**Задачи**
a: Замените «танковые генералы» на «генералы-танкисты» и приведите, пожалуйста, фрагмент текста о танковых войсках, который начинается со слов «Руководство германского вермахта, которое» и заканчивается словами «танков в боях.».
b: До какого времени, согласно тексту о танковых войсках, в вермахте существовала раскладка, при которой танковые группы состояли из механизированных корпусов?

**Извлечённый текст**
- - - - - - -
Руководство германского вермахта, которое с наибольшей серьезностью из всех стран, принимавших участие в предшествующей войне, отнеслось к новому виду вооружения, входило в войну, имея в качестве своей ударной силы механизированные корпуса, включающие в себя собственно танковые дивизии. Командные кадры этих соединений, оказалось, имели прекрасную подготовку, личный состав был великолепно обучен. Пехотные командиры в немецкой армии относились с пониманием к нуждам танкистов. Заметим, что к концу войны практически всеми мало-мальски значимыми операциями у немцев руководили танковые генералы. Эволюция организационной структуры танковых войск в вермахте на протяжении всей войны имела естественную природу в полном соответствии с меняющейся обстановкой и условиями применения танков в боях.
Так, изначально все корпуса были сведены в так называемые танковые группы, которые действовали в качестве авангарда основных сил той или иной группы армий. В задачу таких авангардов входило, действуя решительно, добиваться, где только возможно, тактического прорыва противостоящей обороны. А затем, используя непосредственно танковые дивизии, доводить тактические прорывы до качества оперативного успеха. Наступающие во втором эшелоне основные силы групп немецких армий лишь завершали то, что создавали впереди идущие. Танковые группы состояли из двух, трех, а то и из четырех механизированных корпусов. Но такая раскладка существовала в вермахте до зимы 1941 года. В 1942 году, вследствие резкого сокращения глубины оперативных прорывов с трехсот-четырехсот до ста – ста пятидесяти километров, из танковых групп были выделены танковые армии, состоящие все из тех же механизированных корпусов. В 1943 году, когда по линии огня произошло выравнивание противостоящих сил, а танковые армии стали сражаться плечом к плечу с общевойсковыми армиями, судьба механизированных корпусов была предрешена. Они начали распадаться, в сущности, на отдельные танковые и механизированные дивизии, которые в свою очередь стали использоваться до самого конца войны, как говорится, россыпью.
По аналогии с вермахтом в Красной армии, к 1941 году были сформированы механизированные корпуса, в которые также входили танковые дивизии. Приняв 31 июня на себя командование Красной армией, Сталин прежде всего обратил внимание, что советские механизированные корпуса не представляют собой той силы, какую хотелось бы иметь. До этого собственно с танковыми войсками он напрямик дела не имел. Танки его интересовали главным образом как продукт производства. То есть он смотрел на них скорее глазами конструкторов и директоров заводов. Организация этих войск не входила в его компетенцию. Это была сфера деятельности военных, Наркомата обороны и Генштаба. Конечно же, он их курировал, слушал их отчеты, доклады, подводил вместе с генералами итоги боевой учебы, военно-штабных игр, маневров. Когда же началась война, то выяснилось, что отношение общевойсковых командиров к танковым войскам было не столь радужным, как выглядело на бумаге.
В Центральном архиве Министерства Обороны хранится документ, составленный по горячим следам событий группой командиров, включая тогда еще майора В. Г. Лебедева, под названием «Опыт боев частей 24-й танковой дивизии с немецко-фашистскими войсками» [15]. В первом разделе этого документа дается характеристика действий противника, которая далее суммируется в следующих кратких выводах:

1. Противник боевые действия ведет преимущественно днем.
- - - - - - -
**Извлечённые записи**

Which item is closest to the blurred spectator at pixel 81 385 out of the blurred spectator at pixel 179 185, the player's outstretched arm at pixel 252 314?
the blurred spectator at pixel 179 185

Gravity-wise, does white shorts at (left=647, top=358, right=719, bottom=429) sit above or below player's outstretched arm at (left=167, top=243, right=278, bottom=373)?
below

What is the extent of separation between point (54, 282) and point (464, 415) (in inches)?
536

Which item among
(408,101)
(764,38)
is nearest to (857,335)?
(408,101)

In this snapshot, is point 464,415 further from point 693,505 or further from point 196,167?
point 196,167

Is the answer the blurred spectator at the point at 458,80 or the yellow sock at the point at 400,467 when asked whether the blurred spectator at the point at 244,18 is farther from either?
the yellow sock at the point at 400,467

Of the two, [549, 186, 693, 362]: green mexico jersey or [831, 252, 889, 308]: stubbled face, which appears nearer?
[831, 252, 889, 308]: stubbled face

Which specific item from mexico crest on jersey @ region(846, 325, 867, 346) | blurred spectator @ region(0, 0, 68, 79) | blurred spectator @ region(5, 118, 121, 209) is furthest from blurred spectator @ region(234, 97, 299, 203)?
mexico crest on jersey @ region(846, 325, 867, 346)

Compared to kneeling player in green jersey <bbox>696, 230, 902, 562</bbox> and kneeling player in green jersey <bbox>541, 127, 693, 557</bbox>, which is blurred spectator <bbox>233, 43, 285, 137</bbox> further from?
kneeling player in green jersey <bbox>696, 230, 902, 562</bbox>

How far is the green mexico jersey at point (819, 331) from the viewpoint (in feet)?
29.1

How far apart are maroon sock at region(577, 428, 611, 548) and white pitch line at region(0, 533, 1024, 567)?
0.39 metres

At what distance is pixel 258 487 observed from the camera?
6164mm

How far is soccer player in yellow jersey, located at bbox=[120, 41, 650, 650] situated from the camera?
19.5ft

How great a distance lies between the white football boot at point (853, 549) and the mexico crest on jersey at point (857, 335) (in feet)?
- - - - - - -
**Разбор решений**
a:
Руководство германского вермахта, которое с наибольшей серьезностью из всех стран, принимавших участие в предшествующей войне, отнеслось к новому виду вооружения, входило в войну, имея в качестве своей ударной силы механизированные корпуса, включающие в себя собственно танковые дивизии. Командные кадры этих соединений, оказалось, имели прекрасную подготовку, личный состав был великолепно обучен. Пехотные командиры в немецкой армии относились с пониманием к нуждам танкистов. Заметим, что к концу войны практически всеми мало-мальски значимыми операциями у немцев руководили генералы-танкисты. Эволюция организационной структуры танковых войск в вермахте на протяжении всей войны имела естественную природу в полном соответствии с меняющейся обстановкой и условиями применения танков в боях.

b: До зимы 1941 года.